Have we so soon forgotten the 3 CB550 'cafe' bikes, some noted here in these pages, whose Li-Ion batteries caught fire and burned them down - and one's garage with it?
I'm a lifelong Electronics and Technologies Engineer. Even I don't trust the so-called 'Li-Ion conversion' charger adapters for these older alternators: they are not just different peas from the same pod. For toys, Li-Ion batteries work fine. When pressed into actual service where conditions of use can often be outside their parameters of use, the entire charging system needs to be so designed. This doesn't start with a 50-year-old amperage dynamo of WWII design - which is what these bikes have.
There. I feel better.
The Li-Ion battery needs a charger that first senses the batteries state-of-charge and can test its existing depth-of-storage before the charging profile can be started: this must also control the regulator. Once started, the charge begins as a trickle rate that is based on the measured impedance of the battery just tested: this is why, when you drop your cellphone into its charging cradle, it flickers and turns on various icons and screens for a while before it starts charging. Then, once the lithium aligns its molecules sufficiently to reverse the charge direction to be back INTO the battery, the charging begins, then ramps up as the voltage is monitored to show that the cells are likewise aligning, until all the available cells are fully aligned (electrically) to accept the max charge rate available. This is why, when cold, it can take hours for a large Li-Ion battery to even begin to charge: when cold, Li-Ion doesn't swap electrons in its outer (atomic) orbits very easily.

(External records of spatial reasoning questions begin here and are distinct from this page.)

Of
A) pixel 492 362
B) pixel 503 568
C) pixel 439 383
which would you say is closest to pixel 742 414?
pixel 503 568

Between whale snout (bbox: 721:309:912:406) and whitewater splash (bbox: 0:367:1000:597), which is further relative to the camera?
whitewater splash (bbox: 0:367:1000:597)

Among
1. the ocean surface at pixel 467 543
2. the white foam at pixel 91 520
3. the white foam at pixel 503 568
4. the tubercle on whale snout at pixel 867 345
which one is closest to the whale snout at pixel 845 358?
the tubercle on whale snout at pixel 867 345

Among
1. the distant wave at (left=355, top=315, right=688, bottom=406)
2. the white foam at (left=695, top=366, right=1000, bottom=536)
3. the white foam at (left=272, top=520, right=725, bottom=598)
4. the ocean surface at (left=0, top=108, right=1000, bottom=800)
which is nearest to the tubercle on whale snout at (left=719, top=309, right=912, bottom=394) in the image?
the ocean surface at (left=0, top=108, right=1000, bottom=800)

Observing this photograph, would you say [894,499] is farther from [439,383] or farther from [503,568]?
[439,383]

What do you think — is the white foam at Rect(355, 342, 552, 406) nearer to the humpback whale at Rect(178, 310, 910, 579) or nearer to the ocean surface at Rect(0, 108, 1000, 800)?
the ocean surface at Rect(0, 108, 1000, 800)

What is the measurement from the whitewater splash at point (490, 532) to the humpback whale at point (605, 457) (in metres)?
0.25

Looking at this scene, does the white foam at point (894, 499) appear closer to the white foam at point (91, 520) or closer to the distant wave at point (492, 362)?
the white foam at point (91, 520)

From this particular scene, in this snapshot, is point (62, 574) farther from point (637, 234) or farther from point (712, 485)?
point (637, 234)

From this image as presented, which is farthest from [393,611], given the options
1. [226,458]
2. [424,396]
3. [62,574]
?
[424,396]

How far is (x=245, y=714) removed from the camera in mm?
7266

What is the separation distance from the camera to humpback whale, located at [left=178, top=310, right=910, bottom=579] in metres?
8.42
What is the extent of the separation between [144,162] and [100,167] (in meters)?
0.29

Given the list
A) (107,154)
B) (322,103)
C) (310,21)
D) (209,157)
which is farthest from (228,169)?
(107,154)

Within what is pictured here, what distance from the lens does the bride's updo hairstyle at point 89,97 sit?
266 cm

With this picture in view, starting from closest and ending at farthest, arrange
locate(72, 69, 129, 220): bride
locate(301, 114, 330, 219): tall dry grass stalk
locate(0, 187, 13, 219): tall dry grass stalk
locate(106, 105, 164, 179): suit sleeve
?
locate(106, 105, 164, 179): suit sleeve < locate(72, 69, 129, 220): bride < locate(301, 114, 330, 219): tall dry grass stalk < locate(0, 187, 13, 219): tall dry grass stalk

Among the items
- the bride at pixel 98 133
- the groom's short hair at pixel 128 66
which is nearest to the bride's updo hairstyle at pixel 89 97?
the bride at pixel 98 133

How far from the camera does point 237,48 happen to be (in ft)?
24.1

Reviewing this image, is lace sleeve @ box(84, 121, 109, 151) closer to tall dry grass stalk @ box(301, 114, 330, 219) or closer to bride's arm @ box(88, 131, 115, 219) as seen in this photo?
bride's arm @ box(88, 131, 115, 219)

Then, once a discharge rate is begun, the battery's chemistry must 'flip' direction again to supply significant current: it can do this more quickly than it can align to charge, by just losing some charge as heating. So, in a bike with a small alternator, driven around town at frequent stoplights, the battery is left to be constantly 'flipping' its chemistry as the bike discharges every time it drops below 3500 RPM (CB750 with its lights on) or 4100 RPM (CB550 with lights on) at each stoplight. This generates LOTS of heat in the battery and damages the chemistry at the same time, as each 'flip' consumes some of the lithium. Over time, this is what eats up the battery.
These bikes were designed to have a battery that can instantly switch from charge to discharge to act as a stabilizer for the whole electrical system. Li-Ion ain't it.